_Source document_.
--- Start ---
Originally published at: https://boingboing.net/2018/10/19/repairnator-is-everywhere.html
…
Bot generated code… all the way down.
This is genuinely epic, thanks for sharing it
Good thing it’s not finding bugs and exploiting them.
Oops.
Utterly bogus. Wilfully fraudulent.
The fix which their bot applies is to trivally wrap any statements that generate null pointer exceptions with if statement guards.
They provide willfully misleading data to suggest that their results are significant (they managed to commit only five fixes to (probably, but willfully not stated) thousands of build failures They don’t report how many fixes were rejected.
And of the four fixes they did manage to get accepted, two are definitely incorrect, one is probably incorrect, and the fifth would require actual debugging and analysis of related commits to determine whether it is correct, which was not performed by the bot.
In all five cases, the five accepted patches should have been rejected. The code is not fixing exceptions; it’s ignoring them, so in every case, the fixes are doing significant damage in that they may be masking significant underlying problems. It would have been simpler (and more obvious) to just write a bot to disable the tests in which errors occurred.
--- End ---
_Supplied information_.
--- Start ---
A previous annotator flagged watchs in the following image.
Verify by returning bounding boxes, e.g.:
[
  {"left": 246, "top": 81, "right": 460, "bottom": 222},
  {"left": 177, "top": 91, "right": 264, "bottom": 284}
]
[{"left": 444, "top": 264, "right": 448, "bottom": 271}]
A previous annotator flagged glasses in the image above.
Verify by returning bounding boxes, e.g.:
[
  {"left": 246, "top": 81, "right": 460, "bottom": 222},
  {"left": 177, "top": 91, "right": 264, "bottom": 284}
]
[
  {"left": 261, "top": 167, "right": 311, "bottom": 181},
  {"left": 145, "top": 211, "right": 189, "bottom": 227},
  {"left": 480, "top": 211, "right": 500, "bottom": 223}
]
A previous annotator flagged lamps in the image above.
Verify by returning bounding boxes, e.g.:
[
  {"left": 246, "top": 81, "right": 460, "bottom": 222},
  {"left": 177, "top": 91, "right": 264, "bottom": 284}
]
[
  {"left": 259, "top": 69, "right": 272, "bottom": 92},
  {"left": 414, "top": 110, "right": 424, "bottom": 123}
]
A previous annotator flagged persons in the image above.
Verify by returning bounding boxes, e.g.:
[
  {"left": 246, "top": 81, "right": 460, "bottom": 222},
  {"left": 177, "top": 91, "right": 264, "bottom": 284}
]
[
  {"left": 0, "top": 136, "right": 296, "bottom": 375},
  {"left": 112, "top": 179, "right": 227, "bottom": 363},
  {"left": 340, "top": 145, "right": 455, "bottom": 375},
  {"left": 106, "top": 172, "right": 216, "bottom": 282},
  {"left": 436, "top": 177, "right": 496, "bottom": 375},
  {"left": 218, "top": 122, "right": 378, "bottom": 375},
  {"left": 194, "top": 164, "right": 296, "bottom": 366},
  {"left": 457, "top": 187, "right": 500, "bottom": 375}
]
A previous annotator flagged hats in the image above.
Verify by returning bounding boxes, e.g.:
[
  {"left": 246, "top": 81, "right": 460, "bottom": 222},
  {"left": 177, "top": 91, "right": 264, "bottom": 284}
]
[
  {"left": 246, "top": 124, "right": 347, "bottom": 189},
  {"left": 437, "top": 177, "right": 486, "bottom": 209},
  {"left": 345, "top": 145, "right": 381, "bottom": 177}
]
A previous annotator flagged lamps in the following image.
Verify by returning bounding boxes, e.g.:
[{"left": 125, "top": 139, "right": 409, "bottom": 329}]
--- End ---
_To be done_.
1 > Answer these about the comment thread:
(a) What does the bot wrap statements that generate null pointer exceptions with?
(b) According to the comment thread, what do the bot's makers not report?
(c) What kind of bot would have been simpler to write, according to the final comment?
2 > Reproduce the part of the comment thread that opens with the words "They provide willfully" and closes with "which errors occurred.".

_Written answers_.
1 >
(a) If statement guards.
(b) How many fixes were rejected.
(c) A bot to disable the tests in which errors occurred.

2 >
They provide willfully misleading data to suggest that their results are significant (they managed to commit only five fixes to (probably, but willfully not stated) thousands of build failures They don’t report how many fixes were rejected.
And of the four fixes they did manage to get accepted, two are definitely incorrect, one is probably incorrect, and the fifth would require actual debugging and analysis of related commits to determine whether it is correct, which was not performed by the bot.
In all five cases, the five accepted patches should have been rejected. The code is not fixing exceptions; it’s ignoring them, so in every case, the fixes are doing significant damage in that they may be masking significant underlying problems. It would have been simpler (and more obvious) to just write a bot to disable the tests in which errors occurred.